Page text »
┄┄┄┄┄┄
For example, in Perl:

#!/usr/bin/perl -w

my $arg1 = $ARGV[0];

# check that the string contains *only* one or more alphanumeric chars or underscores
if ($arg1 !~ /^[a-zA-Z0-9_]+$/) {
  print "Failed.\n";
} else {
    print "Success.\n";
}

@BenAlabaster 2008-12-03 04:35:41

The pattern in your code is correct, but the pattern above only checks a single instance.

@Jay 2008-12-03 04:46:23

That was intentional, code sample was intended as a clarifying usage in actually checking a string. Also why code has the beginning and end of line markers as well which are not in the regex example.

@Jay 2008-12-03 05:04:20

@Windows programmer - not sure if you're just trying to be humorous or clever, but alphanumeric specifically refers to the latin alphabet and arabic numerals, so wouldn't include ñ or any of the other special chars you've referenced in the comments here.

@Windows programmer 2008-12-03 06:41:37

When did ñ stop being Latin?

@Jan Goyvaerts 2008-12-03 07:48:43

@Jay: I think your answer would be a lot clearer if the regex above the source code snippet was the proper regex, rather than a partial regex. People who don't know Perl will look at your regex, but not at the Perl snippet.
┄┄┄┄┄┄
Dataset extract »
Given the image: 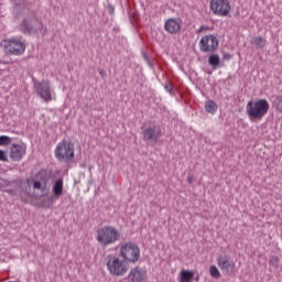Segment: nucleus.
Segmentation results:
<instances>
[{
  "mask_svg": "<svg viewBox=\"0 0 282 282\" xmlns=\"http://www.w3.org/2000/svg\"><path fill=\"white\" fill-rule=\"evenodd\" d=\"M246 109L249 120H261L270 111V104L268 99L250 100Z\"/></svg>",
  "mask_w": 282,
  "mask_h": 282,
  "instance_id": "obj_1",
  "label": "nucleus"
},
{
  "mask_svg": "<svg viewBox=\"0 0 282 282\" xmlns=\"http://www.w3.org/2000/svg\"><path fill=\"white\" fill-rule=\"evenodd\" d=\"M54 155L58 162L72 164L74 158H76L74 143H72V141L63 140L56 145Z\"/></svg>",
  "mask_w": 282,
  "mask_h": 282,
  "instance_id": "obj_2",
  "label": "nucleus"
},
{
  "mask_svg": "<svg viewBox=\"0 0 282 282\" xmlns=\"http://www.w3.org/2000/svg\"><path fill=\"white\" fill-rule=\"evenodd\" d=\"M120 231L113 226H104L99 229H97V236L96 240L100 246H112V243H116L117 241H120Z\"/></svg>",
  "mask_w": 282,
  "mask_h": 282,
  "instance_id": "obj_3",
  "label": "nucleus"
},
{
  "mask_svg": "<svg viewBox=\"0 0 282 282\" xmlns=\"http://www.w3.org/2000/svg\"><path fill=\"white\" fill-rule=\"evenodd\" d=\"M43 29V22L39 19L35 11H31L20 24L23 34H39V30Z\"/></svg>",
  "mask_w": 282,
  "mask_h": 282,
  "instance_id": "obj_4",
  "label": "nucleus"
},
{
  "mask_svg": "<svg viewBox=\"0 0 282 282\" xmlns=\"http://www.w3.org/2000/svg\"><path fill=\"white\" fill-rule=\"evenodd\" d=\"M119 257L128 263H138L140 261V246L135 242H124L120 247Z\"/></svg>",
  "mask_w": 282,
  "mask_h": 282,
  "instance_id": "obj_5",
  "label": "nucleus"
},
{
  "mask_svg": "<svg viewBox=\"0 0 282 282\" xmlns=\"http://www.w3.org/2000/svg\"><path fill=\"white\" fill-rule=\"evenodd\" d=\"M106 265L108 268V272H110L112 276H124V273L129 270L127 264H124V261L120 260L118 257L109 258Z\"/></svg>",
  "mask_w": 282,
  "mask_h": 282,
  "instance_id": "obj_6",
  "label": "nucleus"
},
{
  "mask_svg": "<svg viewBox=\"0 0 282 282\" xmlns=\"http://www.w3.org/2000/svg\"><path fill=\"white\" fill-rule=\"evenodd\" d=\"M47 173L45 171H41L35 175V178L31 180V184L34 191H40L42 194L40 197H47L50 193V187L47 186Z\"/></svg>",
  "mask_w": 282,
  "mask_h": 282,
  "instance_id": "obj_7",
  "label": "nucleus"
},
{
  "mask_svg": "<svg viewBox=\"0 0 282 282\" xmlns=\"http://www.w3.org/2000/svg\"><path fill=\"white\" fill-rule=\"evenodd\" d=\"M33 82L34 89L37 96H40V98H42V100H44L45 102H52V84L50 83V80Z\"/></svg>",
  "mask_w": 282,
  "mask_h": 282,
  "instance_id": "obj_8",
  "label": "nucleus"
},
{
  "mask_svg": "<svg viewBox=\"0 0 282 282\" xmlns=\"http://www.w3.org/2000/svg\"><path fill=\"white\" fill-rule=\"evenodd\" d=\"M219 47V39H217V35L208 34L200 39L199 41V50L200 52L213 53L217 51Z\"/></svg>",
  "mask_w": 282,
  "mask_h": 282,
  "instance_id": "obj_9",
  "label": "nucleus"
},
{
  "mask_svg": "<svg viewBox=\"0 0 282 282\" xmlns=\"http://www.w3.org/2000/svg\"><path fill=\"white\" fill-rule=\"evenodd\" d=\"M209 8L214 14L218 17H228L230 14V1L229 0H212Z\"/></svg>",
  "mask_w": 282,
  "mask_h": 282,
  "instance_id": "obj_10",
  "label": "nucleus"
},
{
  "mask_svg": "<svg viewBox=\"0 0 282 282\" xmlns=\"http://www.w3.org/2000/svg\"><path fill=\"white\" fill-rule=\"evenodd\" d=\"M4 52L6 54H14V56H21L25 52V43L21 40H10L4 41Z\"/></svg>",
  "mask_w": 282,
  "mask_h": 282,
  "instance_id": "obj_11",
  "label": "nucleus"
},
{
  "mask_svg": "<svg viewBox=\"0 0 282 282\" xmlns=\"http://www.w3.org/2000/svg\"><path fill=\"white\" fill-rule=\"evenodd\" d=\"M162 138V130L155 124L148 126L143 129V141L144 142H160Z\"/></svg>",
┄┄┄┄┄┄
Set tasks »
a) In the regex thread, what does the Perl script print when the argument does not match the pattern?
b) List every person who posts a comment in the regex thread, naming each one once.
c) Carry on the regex thread from its last comment.

Exercise answers »
a) Failed.

b) BenAlabaster, Jay, Windows programmer, Jan Goyvaerts

c)
@Jay 2008-12-05 04:55:35

@Windows programmer - en.wikipedia.org/wiki/Alphanumeric - latin alphabet, not "latin character set" which is what includes diacritics etc. Purely a semantics issue, but I personally go with the common usage of the term alphanumeric as A-Z and 0-9.

@Jay 2008-12-05 04:56:21

@Jan - added the full regex anyway, though there's already an accepted answer so it probably doesn't matter. Helps if people specify the language they're working in in the first place so we don't have to guess ;)

@Windows programmer 2008-12-05 05:57:34

ñ is a letter of the alphabet in Spanish, including in Latin America.

@Windows programmer 2008-12-05 06:02:04

"I would like to have a regular expression that checks if a string contains only upper and lowercase letters, numbers, and underscores" doesn't limit it to Latin letters. "The following regex matches alphanumeric characters and underscore" doesn't limit it to Latin letters. "^[a-zA-Z0-9_]+$" fails.

@Charlie 2008-12-03 04:33:50

To match a string that contains only those characters (or an empty string), try

"^[a-zA-Z0-9_]*$"

This works for .NET regular expressions, and probably a lot of other languages as well.

Breaking it down:

^ : start of string
[ : beginning of character group
a-z : any lowercase letter
A-Z : any uppercase letter
0-9 : any digit
_ : underscore
] : end of character group
* : zero or more of the given characters
$ : end of string

If you don't want to allow empty strings, use + instead of *.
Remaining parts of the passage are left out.